• **TEXT PROVIDED**:
One problem: Richard Spears didn’t exist. The passport photo that Fredricks submitted to the state was actually him, but for three years he billed the Medicaid program more than $114,000 using the alias, with payments deposited directly to his bank account, according to the New York City Department of Investigation.

Investigators eventually caught on, and Fredricks was sentenced to 21 months in prison following a trial in which independent neurologists suspected he was even faking his paralysis, according to the New York Daily News.

Nearly two decades later, however, very little has changed when it comes to preventing this type of scheme. State Medicaid programs routinely face the same kinds of audacious fraud schemes within the personal care services industry in which both beneficiaries and providers frequently defraud state programs. Despite repeated recommendations from the Office of the Inspector General (OIG), Medicaid programs still lack even the most basic controls to limit fraud.

Earlier this month, the OIG released a new investigative advisory indicating that “persistent compliance, payment and fraud vulnerabilities” still exist within the personal care services industry. The watchdog agency repeated many of the same recommendations it released in 2012 as part of a scathing report that indicated Medicaid personal care services costs had increased 35 percent from 2005 to 2011, exceeding $12 billion. Even four years ago, the OIG noted that “many State Medicaid Fraud Control Units report that the increasing volume of fraud involving PCS has become a top concern,” including many schemes in which aides conspired with beneficiaries to submit fraudulent claims.

In that 2012 report, the OIG also laid out several simple recommendations, calling on the Centers for Medicare & Medicaid Services (CMS) to create minimum federal qualification standards for attendants, require states to enroll attendants as providers or be assigned a unique identifier, improve documentation requirements and provide guidance to states regarding prepayment controls and claims edits.

Christi Grimm, the special assistant to the principal deputy inspector general at that time, told the Center for Public Integrity that CMS had left fraud enforcement to the states, which led to hundreds of disjointed requirements. She argued that more structured federal oversight could help ease fraud vulnerabilities.

“We are asking CMS to step up to the plate,” Grimm, now the OIG’s chief of staff, told CPI in 2012.

It appears CMS declined that invitation. Now, four years later, the OIG reissued those same recommendations.

“OIG believes that CMS needs to take regulatory action to establish safeguards that will prevent fraudulent or abusive providers from enrolling or remaining as PCS attendants and better protect the PCS program from fraud and patient harm and neglect,” this month's report said.

• **EXTRACTED RECORDS**:
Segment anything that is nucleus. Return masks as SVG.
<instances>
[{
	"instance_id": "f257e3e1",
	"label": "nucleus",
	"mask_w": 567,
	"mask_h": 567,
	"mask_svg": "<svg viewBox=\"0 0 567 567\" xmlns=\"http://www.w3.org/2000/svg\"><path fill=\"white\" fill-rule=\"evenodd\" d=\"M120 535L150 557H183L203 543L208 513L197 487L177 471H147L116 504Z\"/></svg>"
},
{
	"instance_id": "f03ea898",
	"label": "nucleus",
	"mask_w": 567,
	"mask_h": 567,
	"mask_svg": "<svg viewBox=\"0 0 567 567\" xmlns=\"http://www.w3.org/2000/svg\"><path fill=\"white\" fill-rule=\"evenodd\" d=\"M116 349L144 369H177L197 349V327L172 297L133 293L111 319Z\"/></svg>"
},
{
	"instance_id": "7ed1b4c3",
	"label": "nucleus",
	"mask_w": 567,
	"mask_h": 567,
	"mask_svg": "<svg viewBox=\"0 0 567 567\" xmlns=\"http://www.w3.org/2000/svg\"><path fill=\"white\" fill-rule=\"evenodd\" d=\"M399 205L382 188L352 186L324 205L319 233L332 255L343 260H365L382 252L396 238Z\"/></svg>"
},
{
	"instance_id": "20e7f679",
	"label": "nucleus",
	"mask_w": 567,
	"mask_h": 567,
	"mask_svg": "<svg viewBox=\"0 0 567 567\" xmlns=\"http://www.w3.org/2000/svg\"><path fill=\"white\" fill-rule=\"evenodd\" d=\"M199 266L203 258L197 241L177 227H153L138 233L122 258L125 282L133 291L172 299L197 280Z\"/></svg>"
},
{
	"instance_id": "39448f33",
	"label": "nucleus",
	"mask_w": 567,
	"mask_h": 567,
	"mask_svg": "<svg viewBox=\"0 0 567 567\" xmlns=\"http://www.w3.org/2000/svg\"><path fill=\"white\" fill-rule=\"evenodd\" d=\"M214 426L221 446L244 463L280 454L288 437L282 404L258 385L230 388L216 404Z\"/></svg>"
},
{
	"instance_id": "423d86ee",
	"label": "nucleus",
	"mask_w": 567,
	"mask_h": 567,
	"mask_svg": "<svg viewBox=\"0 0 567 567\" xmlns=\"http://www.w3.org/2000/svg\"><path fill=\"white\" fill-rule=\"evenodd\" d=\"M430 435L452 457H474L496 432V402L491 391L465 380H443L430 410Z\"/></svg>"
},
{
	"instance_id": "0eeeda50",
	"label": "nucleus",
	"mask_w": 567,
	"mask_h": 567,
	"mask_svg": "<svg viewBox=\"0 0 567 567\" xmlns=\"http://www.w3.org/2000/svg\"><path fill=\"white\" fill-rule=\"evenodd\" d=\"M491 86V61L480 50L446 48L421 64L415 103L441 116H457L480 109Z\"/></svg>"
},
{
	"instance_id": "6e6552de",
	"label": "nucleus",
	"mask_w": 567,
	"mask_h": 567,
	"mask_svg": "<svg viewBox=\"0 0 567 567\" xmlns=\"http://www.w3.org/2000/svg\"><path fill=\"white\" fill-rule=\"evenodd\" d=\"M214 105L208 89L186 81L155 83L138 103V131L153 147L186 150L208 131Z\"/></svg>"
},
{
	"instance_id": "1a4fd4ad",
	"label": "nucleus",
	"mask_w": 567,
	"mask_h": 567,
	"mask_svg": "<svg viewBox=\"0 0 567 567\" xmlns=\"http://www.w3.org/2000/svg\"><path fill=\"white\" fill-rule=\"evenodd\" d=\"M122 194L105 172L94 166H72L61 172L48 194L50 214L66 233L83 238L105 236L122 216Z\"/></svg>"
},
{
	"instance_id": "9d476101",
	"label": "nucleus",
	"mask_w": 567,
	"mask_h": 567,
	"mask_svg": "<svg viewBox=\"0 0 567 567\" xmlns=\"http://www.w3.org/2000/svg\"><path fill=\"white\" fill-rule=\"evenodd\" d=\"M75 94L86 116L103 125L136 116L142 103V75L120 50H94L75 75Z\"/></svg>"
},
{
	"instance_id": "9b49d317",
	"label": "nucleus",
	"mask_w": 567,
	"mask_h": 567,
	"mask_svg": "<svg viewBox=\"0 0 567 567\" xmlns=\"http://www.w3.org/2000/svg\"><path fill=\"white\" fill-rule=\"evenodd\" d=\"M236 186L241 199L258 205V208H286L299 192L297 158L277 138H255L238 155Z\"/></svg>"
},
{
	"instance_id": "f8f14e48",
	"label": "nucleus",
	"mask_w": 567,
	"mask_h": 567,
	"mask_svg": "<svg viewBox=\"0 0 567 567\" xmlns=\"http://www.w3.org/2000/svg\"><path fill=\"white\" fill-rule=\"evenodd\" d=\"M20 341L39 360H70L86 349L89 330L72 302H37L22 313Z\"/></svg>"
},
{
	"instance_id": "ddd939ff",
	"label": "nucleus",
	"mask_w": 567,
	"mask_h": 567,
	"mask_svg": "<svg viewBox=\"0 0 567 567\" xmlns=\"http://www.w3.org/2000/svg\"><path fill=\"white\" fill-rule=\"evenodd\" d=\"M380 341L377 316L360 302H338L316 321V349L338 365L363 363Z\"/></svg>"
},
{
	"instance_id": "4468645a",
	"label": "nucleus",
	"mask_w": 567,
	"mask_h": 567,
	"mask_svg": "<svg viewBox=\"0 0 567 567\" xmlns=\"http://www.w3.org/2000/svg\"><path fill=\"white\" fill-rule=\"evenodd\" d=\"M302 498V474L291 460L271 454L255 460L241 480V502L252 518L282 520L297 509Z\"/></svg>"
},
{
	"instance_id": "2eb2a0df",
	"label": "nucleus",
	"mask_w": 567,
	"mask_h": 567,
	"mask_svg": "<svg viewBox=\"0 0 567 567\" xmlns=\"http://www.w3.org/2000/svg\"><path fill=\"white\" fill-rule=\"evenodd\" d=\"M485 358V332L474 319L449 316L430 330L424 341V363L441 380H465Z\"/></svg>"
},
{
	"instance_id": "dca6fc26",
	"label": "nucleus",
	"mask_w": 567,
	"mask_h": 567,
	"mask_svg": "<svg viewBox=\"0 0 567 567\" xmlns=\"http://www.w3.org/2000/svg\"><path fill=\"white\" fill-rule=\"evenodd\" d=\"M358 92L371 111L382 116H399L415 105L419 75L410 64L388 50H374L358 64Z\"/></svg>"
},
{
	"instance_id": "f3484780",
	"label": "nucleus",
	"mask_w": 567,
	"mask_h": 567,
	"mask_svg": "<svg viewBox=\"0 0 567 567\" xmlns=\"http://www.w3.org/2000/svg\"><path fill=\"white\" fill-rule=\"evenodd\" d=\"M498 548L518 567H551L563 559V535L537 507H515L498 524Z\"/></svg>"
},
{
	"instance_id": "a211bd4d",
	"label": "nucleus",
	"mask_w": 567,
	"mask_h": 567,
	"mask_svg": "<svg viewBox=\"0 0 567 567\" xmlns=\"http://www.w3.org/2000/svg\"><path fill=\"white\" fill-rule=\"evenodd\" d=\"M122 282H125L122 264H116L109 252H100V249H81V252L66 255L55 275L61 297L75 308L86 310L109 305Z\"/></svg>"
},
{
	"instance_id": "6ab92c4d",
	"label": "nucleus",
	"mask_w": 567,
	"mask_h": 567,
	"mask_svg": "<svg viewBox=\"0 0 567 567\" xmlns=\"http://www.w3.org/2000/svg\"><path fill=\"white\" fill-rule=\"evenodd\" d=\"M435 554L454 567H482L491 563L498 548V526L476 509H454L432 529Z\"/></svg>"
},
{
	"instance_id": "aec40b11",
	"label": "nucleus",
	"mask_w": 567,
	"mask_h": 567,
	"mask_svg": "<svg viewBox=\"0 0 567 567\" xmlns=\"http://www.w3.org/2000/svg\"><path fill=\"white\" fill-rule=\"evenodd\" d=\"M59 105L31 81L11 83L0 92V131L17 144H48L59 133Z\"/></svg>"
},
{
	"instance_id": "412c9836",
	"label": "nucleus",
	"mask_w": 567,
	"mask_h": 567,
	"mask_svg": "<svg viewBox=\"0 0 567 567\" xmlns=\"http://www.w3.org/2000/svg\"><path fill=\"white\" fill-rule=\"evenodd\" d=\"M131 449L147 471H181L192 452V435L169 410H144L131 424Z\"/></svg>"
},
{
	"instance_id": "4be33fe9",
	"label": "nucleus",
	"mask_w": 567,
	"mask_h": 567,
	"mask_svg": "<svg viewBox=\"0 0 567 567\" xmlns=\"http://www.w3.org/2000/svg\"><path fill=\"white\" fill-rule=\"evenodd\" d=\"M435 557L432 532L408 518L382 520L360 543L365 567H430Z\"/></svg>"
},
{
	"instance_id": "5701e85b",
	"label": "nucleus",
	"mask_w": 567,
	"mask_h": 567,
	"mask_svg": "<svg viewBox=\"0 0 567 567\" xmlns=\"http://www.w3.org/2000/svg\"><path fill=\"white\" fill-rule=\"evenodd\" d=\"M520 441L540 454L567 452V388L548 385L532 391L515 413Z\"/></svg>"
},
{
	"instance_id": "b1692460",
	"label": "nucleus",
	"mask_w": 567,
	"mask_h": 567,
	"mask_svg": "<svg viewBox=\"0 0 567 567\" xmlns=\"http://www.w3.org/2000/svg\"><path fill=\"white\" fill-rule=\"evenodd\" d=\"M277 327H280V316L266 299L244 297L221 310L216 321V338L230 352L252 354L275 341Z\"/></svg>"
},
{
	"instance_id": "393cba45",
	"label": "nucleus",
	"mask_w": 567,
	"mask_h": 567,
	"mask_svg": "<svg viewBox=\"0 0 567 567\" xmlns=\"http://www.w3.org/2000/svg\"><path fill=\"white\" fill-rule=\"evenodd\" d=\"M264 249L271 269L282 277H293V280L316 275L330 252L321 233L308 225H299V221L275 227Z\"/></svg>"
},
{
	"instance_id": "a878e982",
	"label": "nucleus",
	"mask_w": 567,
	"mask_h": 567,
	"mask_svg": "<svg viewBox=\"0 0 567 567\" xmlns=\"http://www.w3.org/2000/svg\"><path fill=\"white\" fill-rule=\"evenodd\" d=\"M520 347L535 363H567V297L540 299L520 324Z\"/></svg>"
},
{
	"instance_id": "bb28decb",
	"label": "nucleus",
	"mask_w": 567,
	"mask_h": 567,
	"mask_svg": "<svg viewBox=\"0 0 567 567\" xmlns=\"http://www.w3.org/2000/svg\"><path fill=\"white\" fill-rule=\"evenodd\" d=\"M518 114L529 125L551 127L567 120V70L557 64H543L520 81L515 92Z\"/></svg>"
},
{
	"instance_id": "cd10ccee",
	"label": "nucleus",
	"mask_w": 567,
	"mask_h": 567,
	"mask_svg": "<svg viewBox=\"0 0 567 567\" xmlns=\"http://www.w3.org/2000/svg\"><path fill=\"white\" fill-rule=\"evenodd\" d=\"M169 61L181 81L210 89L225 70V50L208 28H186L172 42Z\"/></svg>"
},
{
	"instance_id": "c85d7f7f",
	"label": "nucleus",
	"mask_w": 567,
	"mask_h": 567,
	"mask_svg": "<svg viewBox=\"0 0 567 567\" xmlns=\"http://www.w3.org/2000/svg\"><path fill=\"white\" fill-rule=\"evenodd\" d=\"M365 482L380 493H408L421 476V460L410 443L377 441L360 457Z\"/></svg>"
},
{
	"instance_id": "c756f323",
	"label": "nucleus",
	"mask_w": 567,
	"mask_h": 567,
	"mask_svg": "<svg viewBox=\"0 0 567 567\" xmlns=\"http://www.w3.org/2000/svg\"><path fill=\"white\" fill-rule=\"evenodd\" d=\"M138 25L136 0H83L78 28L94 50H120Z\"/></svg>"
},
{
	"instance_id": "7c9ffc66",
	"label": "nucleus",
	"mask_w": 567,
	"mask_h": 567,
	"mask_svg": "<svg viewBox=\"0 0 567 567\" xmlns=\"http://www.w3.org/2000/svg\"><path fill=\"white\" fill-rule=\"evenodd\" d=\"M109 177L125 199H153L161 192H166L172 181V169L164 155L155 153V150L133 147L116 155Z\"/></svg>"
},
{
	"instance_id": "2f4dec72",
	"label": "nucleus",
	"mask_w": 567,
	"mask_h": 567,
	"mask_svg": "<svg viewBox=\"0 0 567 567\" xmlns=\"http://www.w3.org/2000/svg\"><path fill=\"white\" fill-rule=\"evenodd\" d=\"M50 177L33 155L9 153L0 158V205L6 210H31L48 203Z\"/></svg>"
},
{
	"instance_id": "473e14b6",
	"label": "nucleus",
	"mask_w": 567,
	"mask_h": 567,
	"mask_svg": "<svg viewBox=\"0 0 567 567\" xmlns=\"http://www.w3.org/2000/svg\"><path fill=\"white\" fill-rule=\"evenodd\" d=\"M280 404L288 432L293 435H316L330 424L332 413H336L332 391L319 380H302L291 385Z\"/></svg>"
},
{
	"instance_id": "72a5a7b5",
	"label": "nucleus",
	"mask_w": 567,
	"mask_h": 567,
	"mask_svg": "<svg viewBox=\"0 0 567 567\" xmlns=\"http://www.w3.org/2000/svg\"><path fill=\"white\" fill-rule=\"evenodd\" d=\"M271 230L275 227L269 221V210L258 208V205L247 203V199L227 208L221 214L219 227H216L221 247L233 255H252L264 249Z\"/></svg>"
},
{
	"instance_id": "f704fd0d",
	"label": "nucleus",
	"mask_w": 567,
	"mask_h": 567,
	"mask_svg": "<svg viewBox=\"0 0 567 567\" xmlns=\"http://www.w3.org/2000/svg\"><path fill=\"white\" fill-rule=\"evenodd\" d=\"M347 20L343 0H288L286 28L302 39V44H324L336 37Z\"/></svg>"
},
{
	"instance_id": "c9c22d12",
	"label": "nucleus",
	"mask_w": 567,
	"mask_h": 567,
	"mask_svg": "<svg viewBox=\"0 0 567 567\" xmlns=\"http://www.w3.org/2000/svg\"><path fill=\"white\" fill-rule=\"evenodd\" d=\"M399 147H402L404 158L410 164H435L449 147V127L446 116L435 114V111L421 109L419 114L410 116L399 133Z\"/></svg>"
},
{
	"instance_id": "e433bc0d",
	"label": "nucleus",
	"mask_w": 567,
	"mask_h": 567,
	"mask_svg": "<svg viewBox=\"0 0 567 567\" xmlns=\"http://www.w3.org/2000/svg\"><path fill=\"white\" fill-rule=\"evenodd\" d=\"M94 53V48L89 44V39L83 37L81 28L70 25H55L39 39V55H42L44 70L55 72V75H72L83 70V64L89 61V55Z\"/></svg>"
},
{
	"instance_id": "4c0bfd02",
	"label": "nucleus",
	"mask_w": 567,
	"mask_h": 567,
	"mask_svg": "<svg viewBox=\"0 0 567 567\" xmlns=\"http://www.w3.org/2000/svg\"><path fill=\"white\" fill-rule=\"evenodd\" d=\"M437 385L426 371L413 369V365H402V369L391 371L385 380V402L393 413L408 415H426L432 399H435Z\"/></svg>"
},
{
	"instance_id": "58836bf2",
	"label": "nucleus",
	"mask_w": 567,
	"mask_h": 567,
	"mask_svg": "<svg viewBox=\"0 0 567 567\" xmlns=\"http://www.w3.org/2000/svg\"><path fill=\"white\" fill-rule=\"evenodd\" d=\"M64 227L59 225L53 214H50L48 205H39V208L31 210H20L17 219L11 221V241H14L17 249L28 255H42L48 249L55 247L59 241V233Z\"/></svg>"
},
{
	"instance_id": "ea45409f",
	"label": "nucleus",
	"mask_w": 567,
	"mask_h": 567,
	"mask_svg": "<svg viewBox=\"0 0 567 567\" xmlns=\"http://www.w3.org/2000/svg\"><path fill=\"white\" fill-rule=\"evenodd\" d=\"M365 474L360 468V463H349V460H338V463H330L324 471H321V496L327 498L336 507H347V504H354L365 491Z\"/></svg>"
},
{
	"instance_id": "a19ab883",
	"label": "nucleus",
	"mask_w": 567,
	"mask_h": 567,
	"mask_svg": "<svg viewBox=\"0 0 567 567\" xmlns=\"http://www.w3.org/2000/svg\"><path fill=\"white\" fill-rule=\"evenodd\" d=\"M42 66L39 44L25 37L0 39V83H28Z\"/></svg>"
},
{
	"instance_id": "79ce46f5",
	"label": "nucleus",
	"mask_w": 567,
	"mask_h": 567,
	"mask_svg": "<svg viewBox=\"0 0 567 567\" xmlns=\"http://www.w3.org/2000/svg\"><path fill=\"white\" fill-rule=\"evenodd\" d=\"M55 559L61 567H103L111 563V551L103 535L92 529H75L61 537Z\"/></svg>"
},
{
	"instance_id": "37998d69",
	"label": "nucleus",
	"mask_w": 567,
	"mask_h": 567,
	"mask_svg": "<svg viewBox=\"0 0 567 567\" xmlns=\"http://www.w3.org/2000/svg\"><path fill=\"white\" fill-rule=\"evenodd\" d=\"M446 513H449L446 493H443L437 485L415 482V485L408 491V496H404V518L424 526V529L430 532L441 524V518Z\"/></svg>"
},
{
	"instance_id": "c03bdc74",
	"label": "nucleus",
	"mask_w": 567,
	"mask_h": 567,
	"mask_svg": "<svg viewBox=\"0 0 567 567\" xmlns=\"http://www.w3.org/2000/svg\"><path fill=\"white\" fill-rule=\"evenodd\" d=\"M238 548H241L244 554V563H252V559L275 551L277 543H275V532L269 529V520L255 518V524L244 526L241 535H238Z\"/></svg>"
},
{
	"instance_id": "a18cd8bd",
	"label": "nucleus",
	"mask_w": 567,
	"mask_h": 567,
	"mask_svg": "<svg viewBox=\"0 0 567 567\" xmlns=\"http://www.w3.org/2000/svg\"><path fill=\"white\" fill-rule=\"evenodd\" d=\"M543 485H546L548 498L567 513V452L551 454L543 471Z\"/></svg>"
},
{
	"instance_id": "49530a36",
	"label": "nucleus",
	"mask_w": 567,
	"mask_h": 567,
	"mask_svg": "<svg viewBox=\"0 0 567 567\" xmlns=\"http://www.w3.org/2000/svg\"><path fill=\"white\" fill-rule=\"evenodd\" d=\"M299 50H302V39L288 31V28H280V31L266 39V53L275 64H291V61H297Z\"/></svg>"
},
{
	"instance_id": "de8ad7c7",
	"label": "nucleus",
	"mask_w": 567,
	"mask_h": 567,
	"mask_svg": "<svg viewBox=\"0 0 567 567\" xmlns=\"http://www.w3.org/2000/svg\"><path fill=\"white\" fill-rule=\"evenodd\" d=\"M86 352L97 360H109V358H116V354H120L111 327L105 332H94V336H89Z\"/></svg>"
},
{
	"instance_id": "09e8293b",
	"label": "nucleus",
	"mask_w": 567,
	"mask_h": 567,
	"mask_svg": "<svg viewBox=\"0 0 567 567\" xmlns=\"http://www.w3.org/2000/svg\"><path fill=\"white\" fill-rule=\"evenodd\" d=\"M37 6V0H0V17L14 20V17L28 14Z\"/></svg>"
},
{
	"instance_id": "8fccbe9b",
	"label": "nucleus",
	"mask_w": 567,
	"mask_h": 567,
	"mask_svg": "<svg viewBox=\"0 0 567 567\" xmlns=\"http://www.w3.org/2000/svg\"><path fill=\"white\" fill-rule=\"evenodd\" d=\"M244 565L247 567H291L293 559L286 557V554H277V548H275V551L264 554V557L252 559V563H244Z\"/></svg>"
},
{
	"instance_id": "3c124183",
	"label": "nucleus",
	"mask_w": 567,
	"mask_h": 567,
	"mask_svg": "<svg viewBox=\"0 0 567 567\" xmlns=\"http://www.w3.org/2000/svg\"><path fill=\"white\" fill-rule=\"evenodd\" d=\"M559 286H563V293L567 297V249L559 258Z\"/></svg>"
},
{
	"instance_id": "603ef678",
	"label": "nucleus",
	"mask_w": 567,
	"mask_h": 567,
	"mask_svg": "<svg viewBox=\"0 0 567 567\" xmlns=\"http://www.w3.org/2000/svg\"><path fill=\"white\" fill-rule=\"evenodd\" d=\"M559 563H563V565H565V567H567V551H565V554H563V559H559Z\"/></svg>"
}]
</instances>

• **SET OF TASKS**:
[1] List the recommendations the OIG made to CMS in its 2012 report, as described in the text on Medicaid fraud.
[2] Summarize the text on Medicaid fraud in three sentences.

• **SOLUTIONS PER TASK**:
[1]
- Create minimum federal qualification standards for attendants
- Require states to enroll attendants as providers or have them assigned a unique identifier
- Improve documentation requirements
- Provide guidance to states on prepayment controls and claims edits

[2] Fredricks billed the Medicaid program more than $114,000 over three years using the alias Richard Spears, and he was sentenced to 21 months in prison. Nearly two decades later, state Medicaid programs still face the same kinds of fraud schemes in personal care services and still lack even basic controls to limit fraud. The OIG has now repeated recommendations it first made in 2012, since CMS appears not to have acted on them.